I hope that in this post, I can get people's opinions on best practices for the interface between JSF pages and backing beans.
One thing that I never can settle on is the structure of my backing beans. Furthermore, I have never found a good article on the subject.
What properties belong on which backing beans? When is it appropriate to add more properties to a given bean as opposed to creating a new bean and adding the properties onto it? For simple applications, does it make sense to just have a single backing bean for the whole page, considering the complexity involved with injecting one bean into another? Should the backing bean contain any actual business logic, or should it strictly contain data?
Feel free to answer these questions and any others that may come up.
As for reducing coupling between the JSF page and the backing bean, I never allow the JSF page to access any backing bean property's properties.
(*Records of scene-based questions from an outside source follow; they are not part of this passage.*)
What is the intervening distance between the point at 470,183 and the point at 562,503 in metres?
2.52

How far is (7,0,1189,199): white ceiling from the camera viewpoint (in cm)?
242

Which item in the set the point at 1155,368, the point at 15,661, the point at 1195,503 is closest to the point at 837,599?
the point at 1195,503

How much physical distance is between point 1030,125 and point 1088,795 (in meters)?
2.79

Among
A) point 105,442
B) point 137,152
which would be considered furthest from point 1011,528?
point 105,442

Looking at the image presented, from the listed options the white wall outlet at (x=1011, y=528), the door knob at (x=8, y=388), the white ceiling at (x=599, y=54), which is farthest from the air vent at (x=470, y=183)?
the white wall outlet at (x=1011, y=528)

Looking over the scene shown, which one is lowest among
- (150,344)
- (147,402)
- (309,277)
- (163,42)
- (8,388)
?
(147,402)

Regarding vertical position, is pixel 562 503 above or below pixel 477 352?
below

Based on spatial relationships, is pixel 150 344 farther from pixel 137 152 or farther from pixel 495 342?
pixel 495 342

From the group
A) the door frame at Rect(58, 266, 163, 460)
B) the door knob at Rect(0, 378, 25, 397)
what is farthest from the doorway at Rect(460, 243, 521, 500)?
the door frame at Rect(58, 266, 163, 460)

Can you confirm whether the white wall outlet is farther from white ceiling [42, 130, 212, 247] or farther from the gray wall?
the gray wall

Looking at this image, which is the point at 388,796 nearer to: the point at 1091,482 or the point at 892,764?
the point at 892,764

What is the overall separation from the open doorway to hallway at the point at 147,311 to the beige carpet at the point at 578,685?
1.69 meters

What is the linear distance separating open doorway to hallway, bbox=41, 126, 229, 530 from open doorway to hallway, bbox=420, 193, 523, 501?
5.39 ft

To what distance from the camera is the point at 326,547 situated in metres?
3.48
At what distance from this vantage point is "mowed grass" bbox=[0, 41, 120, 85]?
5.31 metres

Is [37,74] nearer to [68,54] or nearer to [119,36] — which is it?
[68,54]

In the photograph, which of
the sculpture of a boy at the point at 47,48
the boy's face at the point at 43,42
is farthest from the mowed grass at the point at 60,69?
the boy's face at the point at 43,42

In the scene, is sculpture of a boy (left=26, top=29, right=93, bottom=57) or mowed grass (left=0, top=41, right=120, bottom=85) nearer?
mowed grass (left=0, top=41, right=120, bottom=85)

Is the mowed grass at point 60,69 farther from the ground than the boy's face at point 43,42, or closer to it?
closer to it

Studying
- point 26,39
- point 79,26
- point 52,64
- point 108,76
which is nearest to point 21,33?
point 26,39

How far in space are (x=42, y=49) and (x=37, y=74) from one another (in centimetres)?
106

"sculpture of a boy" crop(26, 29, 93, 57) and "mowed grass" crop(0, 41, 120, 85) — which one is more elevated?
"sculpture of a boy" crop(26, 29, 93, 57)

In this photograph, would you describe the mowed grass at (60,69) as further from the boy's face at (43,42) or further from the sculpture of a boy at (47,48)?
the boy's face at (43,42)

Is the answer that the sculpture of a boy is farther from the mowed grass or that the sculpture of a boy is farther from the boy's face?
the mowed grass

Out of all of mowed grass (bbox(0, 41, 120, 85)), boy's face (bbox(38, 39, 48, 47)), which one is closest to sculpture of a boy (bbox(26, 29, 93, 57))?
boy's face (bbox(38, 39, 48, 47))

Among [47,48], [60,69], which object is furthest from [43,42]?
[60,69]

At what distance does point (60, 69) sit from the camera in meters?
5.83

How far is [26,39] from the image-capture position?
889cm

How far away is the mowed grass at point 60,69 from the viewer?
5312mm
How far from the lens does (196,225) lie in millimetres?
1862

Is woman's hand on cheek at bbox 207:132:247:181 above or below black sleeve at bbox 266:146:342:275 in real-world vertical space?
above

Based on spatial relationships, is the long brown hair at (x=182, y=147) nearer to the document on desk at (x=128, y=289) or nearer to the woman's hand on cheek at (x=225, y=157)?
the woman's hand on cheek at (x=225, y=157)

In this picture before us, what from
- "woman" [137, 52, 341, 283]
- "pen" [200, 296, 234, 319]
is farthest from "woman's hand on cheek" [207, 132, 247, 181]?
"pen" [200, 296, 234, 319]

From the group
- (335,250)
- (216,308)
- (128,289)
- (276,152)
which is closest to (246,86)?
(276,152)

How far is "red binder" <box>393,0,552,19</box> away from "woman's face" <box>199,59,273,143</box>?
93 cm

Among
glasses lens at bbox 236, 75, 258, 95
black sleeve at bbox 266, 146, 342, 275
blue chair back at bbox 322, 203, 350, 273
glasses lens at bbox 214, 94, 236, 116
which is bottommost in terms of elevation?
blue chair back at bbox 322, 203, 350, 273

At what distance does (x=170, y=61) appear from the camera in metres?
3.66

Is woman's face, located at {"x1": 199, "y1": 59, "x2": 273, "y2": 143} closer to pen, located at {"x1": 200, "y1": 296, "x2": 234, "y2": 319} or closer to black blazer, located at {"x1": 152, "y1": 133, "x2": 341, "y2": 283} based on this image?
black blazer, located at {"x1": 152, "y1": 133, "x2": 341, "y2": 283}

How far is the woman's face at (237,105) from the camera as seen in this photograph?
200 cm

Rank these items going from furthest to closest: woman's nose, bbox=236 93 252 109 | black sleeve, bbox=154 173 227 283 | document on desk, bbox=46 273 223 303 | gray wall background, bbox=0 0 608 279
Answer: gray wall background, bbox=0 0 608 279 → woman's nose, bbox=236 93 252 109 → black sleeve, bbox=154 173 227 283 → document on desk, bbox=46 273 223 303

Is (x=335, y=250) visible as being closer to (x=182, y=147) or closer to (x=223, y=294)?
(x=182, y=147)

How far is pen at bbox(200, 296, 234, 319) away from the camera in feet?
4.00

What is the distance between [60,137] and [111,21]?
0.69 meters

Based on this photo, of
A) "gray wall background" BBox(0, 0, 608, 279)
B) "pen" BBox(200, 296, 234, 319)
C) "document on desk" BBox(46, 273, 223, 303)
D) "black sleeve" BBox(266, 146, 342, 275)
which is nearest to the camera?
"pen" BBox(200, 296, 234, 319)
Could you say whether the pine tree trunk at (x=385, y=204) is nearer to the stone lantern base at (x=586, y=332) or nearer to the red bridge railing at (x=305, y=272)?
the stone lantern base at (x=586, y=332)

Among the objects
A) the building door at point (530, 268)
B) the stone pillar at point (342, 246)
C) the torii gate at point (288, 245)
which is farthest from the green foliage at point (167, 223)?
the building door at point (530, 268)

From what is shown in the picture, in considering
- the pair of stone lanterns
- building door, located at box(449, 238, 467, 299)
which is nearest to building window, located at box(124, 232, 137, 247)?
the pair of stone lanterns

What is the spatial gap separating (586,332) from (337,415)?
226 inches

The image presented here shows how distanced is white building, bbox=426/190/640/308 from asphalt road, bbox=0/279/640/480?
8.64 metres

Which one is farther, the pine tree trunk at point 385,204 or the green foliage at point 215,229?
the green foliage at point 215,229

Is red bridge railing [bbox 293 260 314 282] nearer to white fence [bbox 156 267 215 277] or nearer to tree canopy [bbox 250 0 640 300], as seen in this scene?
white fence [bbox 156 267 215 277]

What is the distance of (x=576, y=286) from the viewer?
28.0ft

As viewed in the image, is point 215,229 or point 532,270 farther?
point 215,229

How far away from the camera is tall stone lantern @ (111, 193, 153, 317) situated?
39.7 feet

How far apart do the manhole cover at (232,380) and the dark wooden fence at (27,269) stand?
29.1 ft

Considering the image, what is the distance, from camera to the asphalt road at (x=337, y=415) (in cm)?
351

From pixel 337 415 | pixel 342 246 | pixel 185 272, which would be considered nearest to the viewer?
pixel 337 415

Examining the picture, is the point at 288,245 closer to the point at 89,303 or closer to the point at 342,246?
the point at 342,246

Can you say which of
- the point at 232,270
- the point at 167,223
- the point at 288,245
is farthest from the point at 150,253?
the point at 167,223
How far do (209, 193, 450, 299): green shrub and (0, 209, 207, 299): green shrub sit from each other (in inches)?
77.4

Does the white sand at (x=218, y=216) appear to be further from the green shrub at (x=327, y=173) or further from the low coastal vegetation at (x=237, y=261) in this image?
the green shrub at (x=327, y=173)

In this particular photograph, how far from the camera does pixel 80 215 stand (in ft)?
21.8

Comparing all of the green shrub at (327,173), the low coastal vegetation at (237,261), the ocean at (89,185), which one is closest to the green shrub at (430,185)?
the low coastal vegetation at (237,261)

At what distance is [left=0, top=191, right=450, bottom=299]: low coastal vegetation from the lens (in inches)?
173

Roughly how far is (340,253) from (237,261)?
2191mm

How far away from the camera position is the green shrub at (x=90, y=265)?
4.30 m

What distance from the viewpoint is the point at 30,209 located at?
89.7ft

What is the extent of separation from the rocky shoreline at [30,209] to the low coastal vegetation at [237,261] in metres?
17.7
For example, I never allow something such as:
<h:outputText value="#{myBean.anObject.anObjectProperty}" />
I always require something like:
<h:outputText value="#{myBean.theObjectProperty}" />
with a backing bean value of:
public String getTheObjectProperty()
{
return anObject.getAnObjectProperty();
}
When I loop over a collection, I use a wrapper class to avoid drilling down into an object in a data table, for instance.
In general, this approach feels "right" to me. It avoids any coupling between the view and the data. Please correct me if I'm wrong.